Using a number of gene expression metrics including luciferase assays, endogenous gene expression measurements and induction pluripotent stem cells Gao et al. found each system had their own characteristics
Clearly CRISPR/Cas9 was more cost effective, scalable and capable of trageting multiple loci but ‘the TALE system has the advantage of customizable length of DNA binding domain.’ (from Gao et al.)

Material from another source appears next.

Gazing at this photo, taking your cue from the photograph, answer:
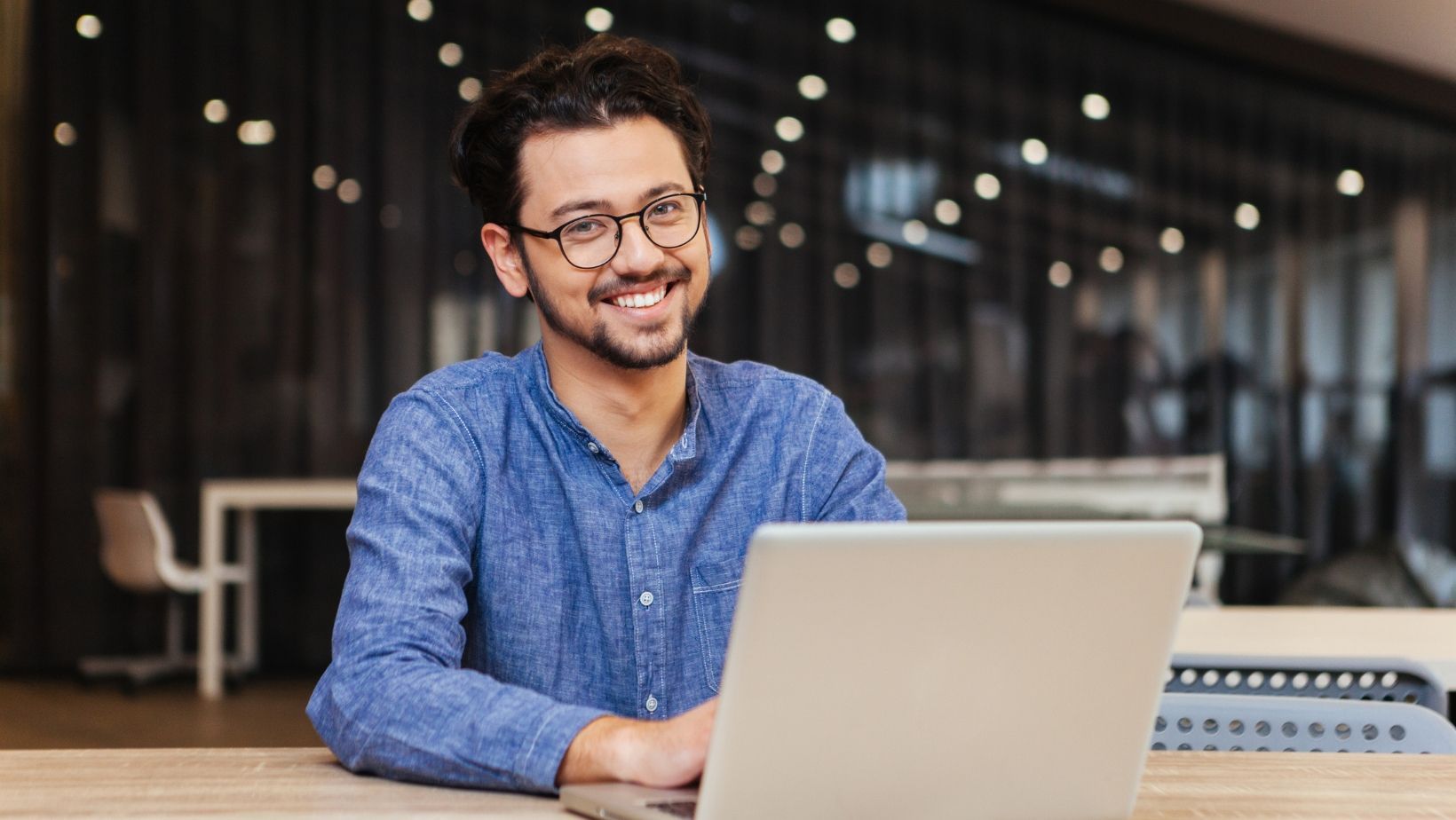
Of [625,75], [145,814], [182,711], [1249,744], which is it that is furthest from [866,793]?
[182,711]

Performance of these two systems was also distinguishable with dCas9-Activators consistently less effective than TALE-Acitvators of transcription while, on the other hand, dCas9-Repressors were as good or better than TALE-Repressors of transcription. The authors report that binding of dCas9 resulted in physical interference of other transcription factors and this may have contributed to its effectiveness when designed to be a repressor.
There has been a great deal of excitement about genome editing systems recently, and rightfully so. In this excitement a less nuanced understanding of the systems may lead one to believe that TALEs are obsolete and should be shelved, while CRISPR/Cas9 is going to solve all of our functional genomics problems quickly, easily and cheaply. Gao et al (2014) like a number of others who have made meaningful comparisons of the systems find that they are different and each with their own pros and cons. Understanding the capabilities of each system, their limitations and differences are clearly important. You want to pick the right tool for the job.
Gao et al think that their “results provided the scientific justification of a combined TALE/dCas9 approach for efficient simulataneous genetic activation and repression of independent loci”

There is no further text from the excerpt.